→ PASSAGE TO READ
####

In this work, the organic–inorganic layered nanocomposite PANI/HSr2Nb3O10 was constructed by inserting aniline (ANI) molecules into the interlayer of HSr2Nb3O10 and then polymerizing the interlaminar ANI molecules by in situ polymerization. Thereafter, a novel electrochemical sensor based on the PANI/HSr2Nb3O10 nanocomposite was designed for the detection of catechol. The performance of the sensor was studied by cyclic voltammetry (CV) and differential pulse voltammetry (DPV). The analytical results illustrate that the sensor combined with unique properties of PANI and HSr2Nb3O10 exhibited good current response and electrocatalytic activity in the process of detecting catechol.
Experimental
Materials and reagents
Potassium carbonate (K2CO3), strontium carbonate (Sr2CO3), niobium (V) oxide (Nb2O5), and hydrochloric acid (HCl) were bought from Sinopharm Chemical Reagent Co., Ltd (China). CC was acquired from Shanghai Aladdin Biochemical Technology Co., Ltd (China). Sodium dihydrogen phosphate dihydrate (NaH2PO4·2H2O) and disodium hydrogen phosphate dodecahydrate (Na2HPO4·12H2O) were purchased from Xilong Scientific Co., Ltd (Guangdong, China). All chemicals and reagents were used without further purification.
Fabrication of PANI/HSr2Nb3O10 nanocomposite
The layered host material of KSr2Nb3O10 was synthesized by calcination of the mixture of K2CO3, Sr2CO3 and Nb2O5 in molar ratio of 1.1:4:3 at 1150 °C for 24 h [34]. The resulting KSr2Nb3O10 (1 g) was dispersed in 6 M HCl (30 mL) aqueous solution and stirred at room temperature for three days to obtain the protonated product HSr2Nb3O10. Notably, the fresh HCl was replaced once a day during the proton exchange reaction. The mixed solution was centrifuged at 8000 r min−1 for five minutes and washed with distilled water for several times, and then, the obtained HSr2Nb3O10 was dried at 60 °C in the vacuum oven overnight and stored away.
To prepare the PANI/HSr2Nb3O10 nanocomposite, HSr2Nb3O10 (1 g) was first dissolved in a round-bottom flask with 20 mL distilled water, and then, 3 mL ANI was added to the suspension as well. Herein, the ANI used in the reaction is a newly distilled ANI. The reaction mixture was stirred vigorously at room temperature and carried out in a nitrogen atmosphere. Finally, the suspension was centrifuged and washed with distilled water for three times and then dried at 50 °C in the vacuum oven for 24 h. The harvested white powder was ANI/HSr2Nb3O10.

####

→ DATASET CONTENT

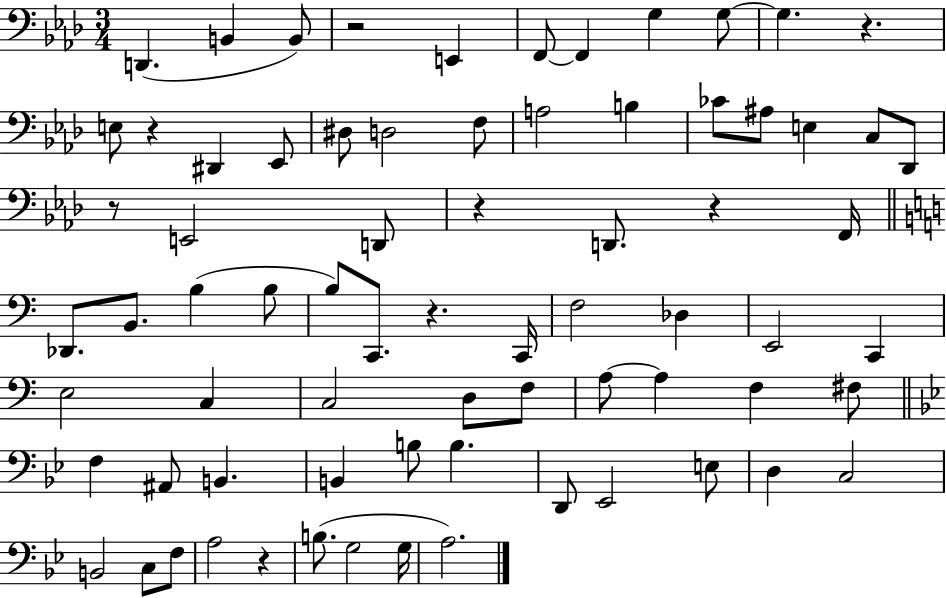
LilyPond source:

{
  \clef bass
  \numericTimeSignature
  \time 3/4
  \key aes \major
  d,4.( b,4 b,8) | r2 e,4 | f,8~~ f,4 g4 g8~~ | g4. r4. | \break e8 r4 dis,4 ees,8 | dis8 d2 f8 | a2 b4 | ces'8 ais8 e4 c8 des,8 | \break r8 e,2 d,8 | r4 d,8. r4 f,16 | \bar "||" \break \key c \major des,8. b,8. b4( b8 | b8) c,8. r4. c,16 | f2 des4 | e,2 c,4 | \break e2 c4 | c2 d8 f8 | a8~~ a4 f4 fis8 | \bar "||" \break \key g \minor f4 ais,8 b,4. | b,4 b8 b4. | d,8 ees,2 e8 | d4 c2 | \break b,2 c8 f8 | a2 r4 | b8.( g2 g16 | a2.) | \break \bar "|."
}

####

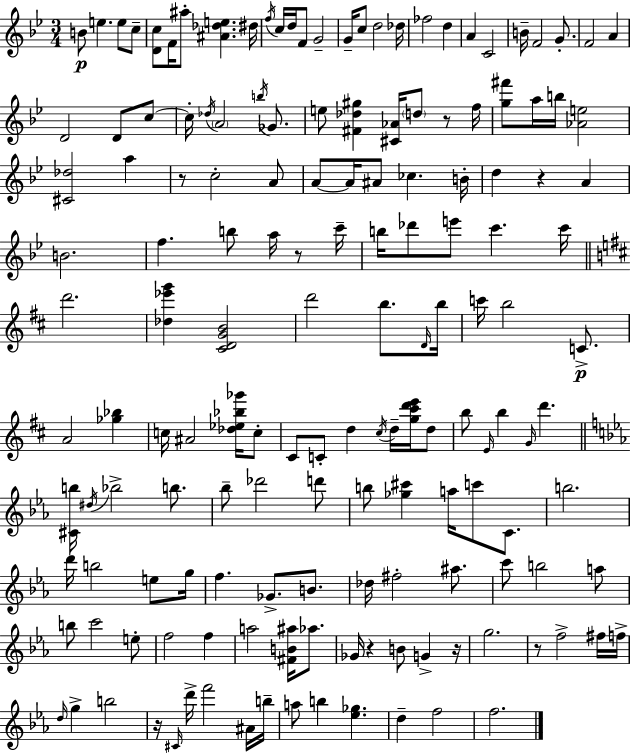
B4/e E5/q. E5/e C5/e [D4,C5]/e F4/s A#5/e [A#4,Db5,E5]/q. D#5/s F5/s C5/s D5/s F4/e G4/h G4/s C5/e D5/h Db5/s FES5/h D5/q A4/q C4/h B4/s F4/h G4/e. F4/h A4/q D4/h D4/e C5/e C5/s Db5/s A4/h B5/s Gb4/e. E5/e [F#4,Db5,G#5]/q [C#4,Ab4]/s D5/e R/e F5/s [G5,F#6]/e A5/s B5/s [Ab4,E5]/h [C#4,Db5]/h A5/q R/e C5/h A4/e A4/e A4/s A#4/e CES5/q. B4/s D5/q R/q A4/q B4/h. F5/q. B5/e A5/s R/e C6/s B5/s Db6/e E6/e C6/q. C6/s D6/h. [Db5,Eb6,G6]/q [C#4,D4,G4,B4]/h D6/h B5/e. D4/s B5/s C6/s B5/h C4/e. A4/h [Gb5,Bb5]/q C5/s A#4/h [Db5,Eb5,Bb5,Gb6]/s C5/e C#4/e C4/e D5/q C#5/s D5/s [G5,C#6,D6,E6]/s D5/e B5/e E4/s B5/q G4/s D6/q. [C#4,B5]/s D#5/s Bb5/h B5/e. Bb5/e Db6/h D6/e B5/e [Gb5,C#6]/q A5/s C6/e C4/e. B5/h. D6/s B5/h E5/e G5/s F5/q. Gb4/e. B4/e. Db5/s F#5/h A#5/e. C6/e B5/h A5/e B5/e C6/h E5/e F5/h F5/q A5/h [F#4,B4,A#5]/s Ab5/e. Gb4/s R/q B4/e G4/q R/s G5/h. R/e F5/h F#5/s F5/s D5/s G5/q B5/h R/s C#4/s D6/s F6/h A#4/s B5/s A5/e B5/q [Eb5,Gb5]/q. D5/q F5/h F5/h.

####

→ SET TASKS
1) In the text on the catechol sensor, at what temperature and for how long was the mixture heated to make KSr2Nb3O10?
2) Write the next part of the text on the catechol sensor, starting after its last sentence.

→ ANSWERS TO THE TASKS
1) At 1150 °C for 24 h.

2)
0.5 g of ANI/HSr2Nb3O10 was dispersed in a mixture containing 0.1 M HCl and 1 M (NH4)2S2O8. Then, the mixed solution was stirred at 50 °C for three days. During the in situ polymerization, the color of the sample changed from white through mazarine to dark gray. After the completion of polymerization, the precipitate was centrifuged and washed several times and dried at 50 °C overnight. The final nanocomposite was named as PANI/HSr2Nb3O10.
Preparation of PANI/HSr2Nb3O10/GCE
2 mg PANI/HSr2Nb3O10 nanocomposite was dispersed into 1 mL distilled water and sonicated for two hours. The obtained homogeneous suspension was dripped onto the polished glassy carbon electrode (GCE) by a drip-coating method. The modified GCE is denoted as PANI/HSr2Nb3O10/GCE. A schematic illustration of fabrication process of PANI/HSr2Nb3O10/GCE electrochemical sensor is shown in Fig. 2.
Characterization
X-ray diffraction (XRD) data were obtained by a RINT 2000 diffractometer (Cu Kα radiation, λ = 0.154 nm, Rigaku) with 2θ from 1.5° to 70°. Scanning electron micrograph (SEM) and transmission electron microscope (TEM) images were obtained by a JSM-5600 apparatus working at 15 kV for the samples. The elemental composition of PANI/HSr2Nb3O10 nanocomposite was investigated by a high-angle annular dark-field scanning transmission electron microscope (HAADF-STEM). X-ray photoelectron spectroscopy (XPS) data were performed from an ESCALAB 250Xi spectrometer. Fourier-transform infrared spectra (FTIR) were collected on a Shimadzu FTIR-8400S spectrometer. Thermal gravimetric/differential scanning calorimetry (TG/DSC) analysis was recorded on a Shimadzu DTG-60 apparatus from room temperature to 900 °C in nitrogen atmosphere. Electrochemical results were obtained by a CHI660C electrochemical workstation with three-electrode system. The platinum wire, saturated calomel electrode (SCE) and the PANI/HSr2Nb3O10/GCE were used as the counter electrode, reference electrode and working electrode, respectively.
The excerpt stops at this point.